Wednesday, July 29, 2015

That's Not Ohtay: Will the Real "Little Rascals" Please Stand Up?

Hal Roach's series of kid-centric shorts under the name "Our Gang" or later "The Little Rascals" are nearing a century old, and their legacy lives on today as families still watch the shorts online (at least the ones that aren't culturally problematic) and purchase direct-to-video remakes that nobody really asked for.

But the early years of the Hal Roach shorts were pretty chaotic -- there were the major players that everyone remembers, like Spanky and Alfalfa, but kids came and went so commonly that is became easy to pass yourself off as a former Rascal, just because there were so darn many of 'em.

In this 1953 episode of "To Tell the Truth," the second round invites our panel to guess which of the three heavyset men on stage is the real Jack Bothwell, the actor who played "Freckles" in Hal Roach's "Little Rascals" shorts.  (Skip to 9:00 to get to the point of reference.)




The panel fails to guess the correct Bothwell, and a picture is shown of "Freckles"as a child.  But even if they'd have all guessed correctly, they'd still have been wrong -- while that was, in fact, Jack Bothwell, there was never a character named "Freckles" in the Little Rascals, and Bothwell was just a restaurant host.

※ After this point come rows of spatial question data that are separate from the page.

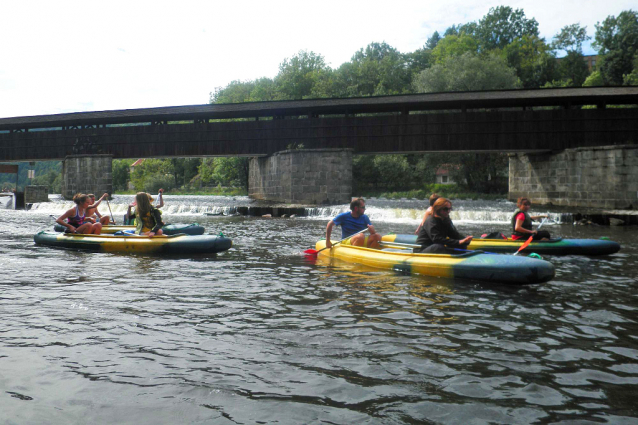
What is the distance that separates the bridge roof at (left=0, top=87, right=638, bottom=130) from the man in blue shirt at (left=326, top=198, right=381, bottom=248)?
62.1 feet

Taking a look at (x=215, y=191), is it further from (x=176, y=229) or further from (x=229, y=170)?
(x=176, y=229)

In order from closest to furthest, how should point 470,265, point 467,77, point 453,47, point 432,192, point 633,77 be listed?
point 470,265, point 467,77, point 432,192, point 633,77, point 453,47

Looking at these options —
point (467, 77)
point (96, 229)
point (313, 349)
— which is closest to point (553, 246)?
point (313, 349)

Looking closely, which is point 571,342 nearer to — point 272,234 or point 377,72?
point 272,234

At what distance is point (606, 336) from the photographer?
15.9ft

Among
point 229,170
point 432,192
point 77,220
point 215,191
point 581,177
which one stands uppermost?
point 229,170

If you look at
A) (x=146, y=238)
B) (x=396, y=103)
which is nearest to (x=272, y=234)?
(x=146, y=238)

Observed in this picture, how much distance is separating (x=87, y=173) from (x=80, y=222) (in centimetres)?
2431

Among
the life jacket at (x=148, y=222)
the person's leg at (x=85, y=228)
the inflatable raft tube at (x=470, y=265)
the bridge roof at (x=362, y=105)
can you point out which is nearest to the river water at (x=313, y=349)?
the inflatable raft tube at (x=470, y=265)

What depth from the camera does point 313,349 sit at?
4.47 meters

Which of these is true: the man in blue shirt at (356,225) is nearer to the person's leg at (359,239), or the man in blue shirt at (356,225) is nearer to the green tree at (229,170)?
the person's leg at (359,239)

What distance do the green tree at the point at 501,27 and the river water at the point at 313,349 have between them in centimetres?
6638

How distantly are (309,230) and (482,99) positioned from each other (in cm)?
1483

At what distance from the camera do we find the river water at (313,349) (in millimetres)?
3318
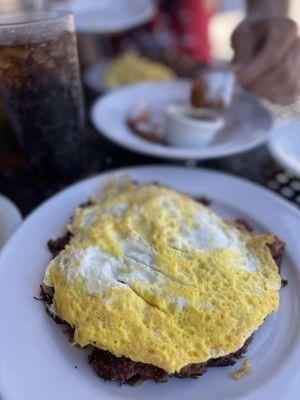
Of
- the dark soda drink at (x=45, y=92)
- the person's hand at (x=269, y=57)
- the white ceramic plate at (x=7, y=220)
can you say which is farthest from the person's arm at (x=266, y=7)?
the white ceramic plate at (x=7, y=220)

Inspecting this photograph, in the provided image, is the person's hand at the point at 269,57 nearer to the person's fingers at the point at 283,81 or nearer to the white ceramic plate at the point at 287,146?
the person's fingers at the point at 283,81

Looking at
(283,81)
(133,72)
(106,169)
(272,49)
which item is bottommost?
(106,169)

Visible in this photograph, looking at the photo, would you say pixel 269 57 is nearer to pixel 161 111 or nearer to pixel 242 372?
pixel 161 111

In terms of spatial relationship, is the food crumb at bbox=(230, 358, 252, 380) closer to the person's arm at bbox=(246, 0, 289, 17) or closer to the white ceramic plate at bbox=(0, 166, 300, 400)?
the white ceramic plate at bbox=(0, 166, 300, 400)

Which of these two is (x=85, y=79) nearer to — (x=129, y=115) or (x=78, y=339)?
(x=129, y=115)

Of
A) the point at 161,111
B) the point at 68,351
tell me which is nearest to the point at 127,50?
the point at 161,111
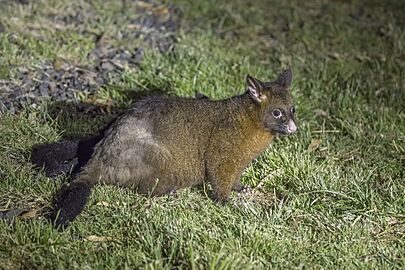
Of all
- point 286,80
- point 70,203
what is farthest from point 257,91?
point 70,203

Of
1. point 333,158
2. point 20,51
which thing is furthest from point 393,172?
point 20,51

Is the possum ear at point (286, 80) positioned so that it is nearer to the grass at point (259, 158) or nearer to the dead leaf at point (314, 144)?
the grass at point (259, 158)

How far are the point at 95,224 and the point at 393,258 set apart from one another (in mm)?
1884

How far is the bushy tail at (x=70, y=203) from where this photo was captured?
464cm

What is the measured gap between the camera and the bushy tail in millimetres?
4641

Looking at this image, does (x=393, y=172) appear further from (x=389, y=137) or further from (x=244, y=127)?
(x=244, y=127)

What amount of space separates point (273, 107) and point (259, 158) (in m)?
0.60

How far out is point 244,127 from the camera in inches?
213

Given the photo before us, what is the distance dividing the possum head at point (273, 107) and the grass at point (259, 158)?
0.40m

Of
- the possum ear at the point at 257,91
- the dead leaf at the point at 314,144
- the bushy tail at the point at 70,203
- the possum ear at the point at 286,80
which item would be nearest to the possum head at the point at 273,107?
the possum ear at the point at 257,91

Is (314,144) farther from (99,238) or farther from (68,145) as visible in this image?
(99,238)

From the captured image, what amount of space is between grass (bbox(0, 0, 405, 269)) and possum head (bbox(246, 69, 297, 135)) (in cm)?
40

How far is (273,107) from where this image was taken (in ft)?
17.6

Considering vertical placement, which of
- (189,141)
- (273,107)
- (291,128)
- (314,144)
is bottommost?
(314,144)
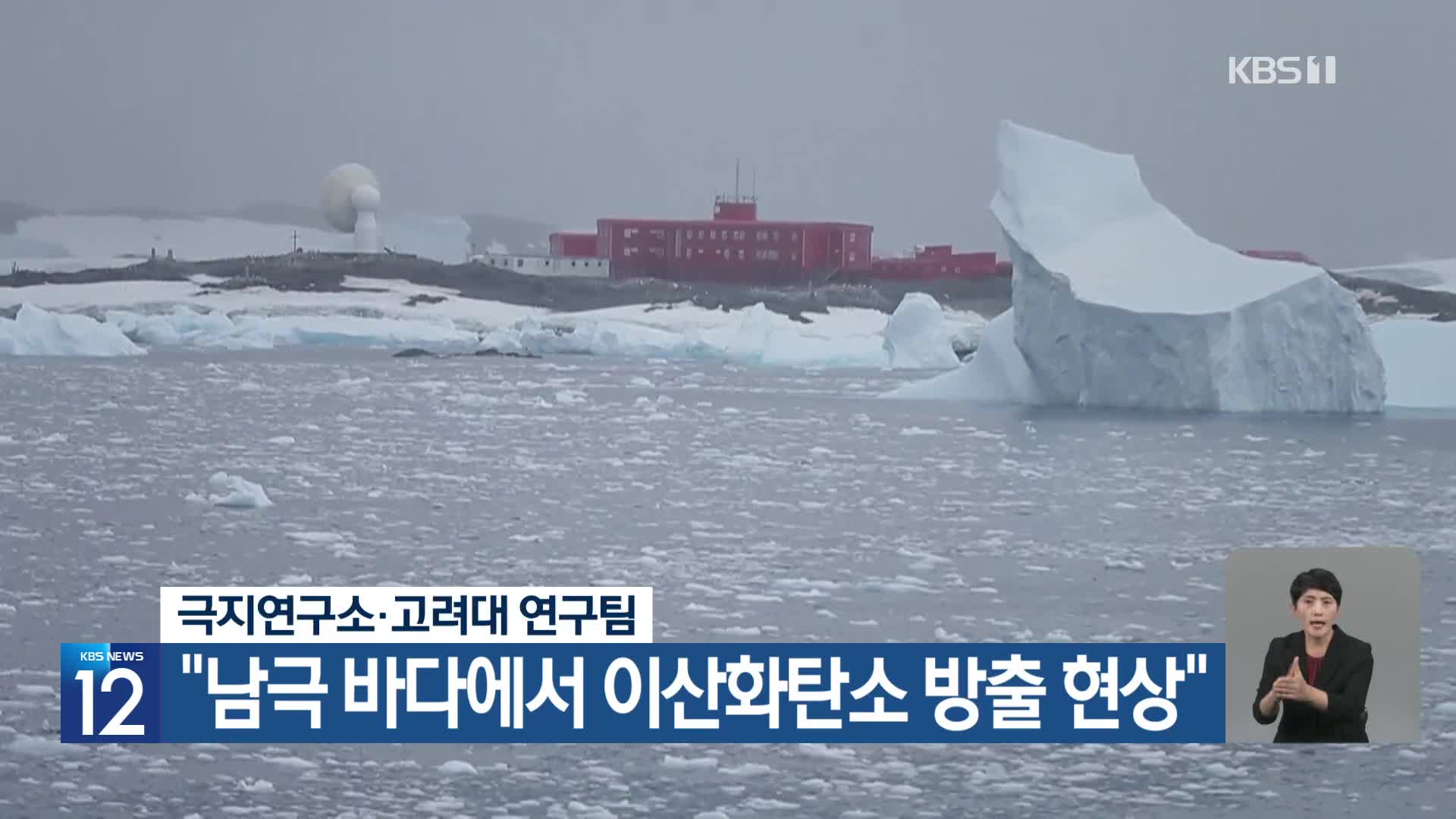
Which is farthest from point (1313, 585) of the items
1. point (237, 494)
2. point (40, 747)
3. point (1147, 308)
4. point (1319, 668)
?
point (1147, 308)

According to this piece by Mark Evanier, Bothwell went on to do talk shows continuing to perpetrate the fraud and, quite possibly, never getting called on it.  It was a different time, when researching someone's identity would take some effort.  (Unlike currently, when it takes little effort, but it often not done due to laziness - witness any given death hoax on Facebook, or the wonder that is Literally Unbelievable.)

But while Jack Bothwell may have been the first person who impersonated a Little Rascal, he was far from the only.  In 1990, a grocery store clerk named Bill English talked the producers of "20/20" into thinking he had played Buckwheat -- an impressive feat, considering William Thomas Jr., the actor who actually played him, had died in 1980, and there were a number of references to his death in the news after Eddie Murphy had played him on "Saturday Night Live" being assassinated.

The episode was noticed by George McFarland, the actor who had actually played Spanky in the series, who went on to confront him on "A Current Affair," as seen below:



Impressively, English sticks to his claim, making for a fantastic look at self-delusion.  English passed away in 1994, and I'm unsure if he stuck to his story until his death.

"Little Rascals" appropriation can even happen in the days of easy fact-checking.  When Mollie Mae Gottschalck Barron passed away in 2008 at the age of 87, several obituaries reported that she had been the child actress who played "Darla" in the shorts.  Darla Hood, the actual actress, had died in 1979, something that a simple Google search could have verified.

The ruse had apparently been going on a while.  This 1999 interview commits to Barron's "Darla" fantasy, claiming that she played it for a year while Minnie Ruth, the "other actress who portrayed Alfalfa's girlfriend, was on sick leave."  A cursory search for Ruth's name alongside the Little Rascals reveals nothing other than links to Barron herself.

It's a heck of a lot tougher now to con your way into having people believe you're someone you're not -- or at least more random.  All it takes is a few people too intent on believing the lie to bother checking the facts.  We may have seen the last of the "Little Rascals" phonies, but the next great short-term media con could only be a Tweet or two away.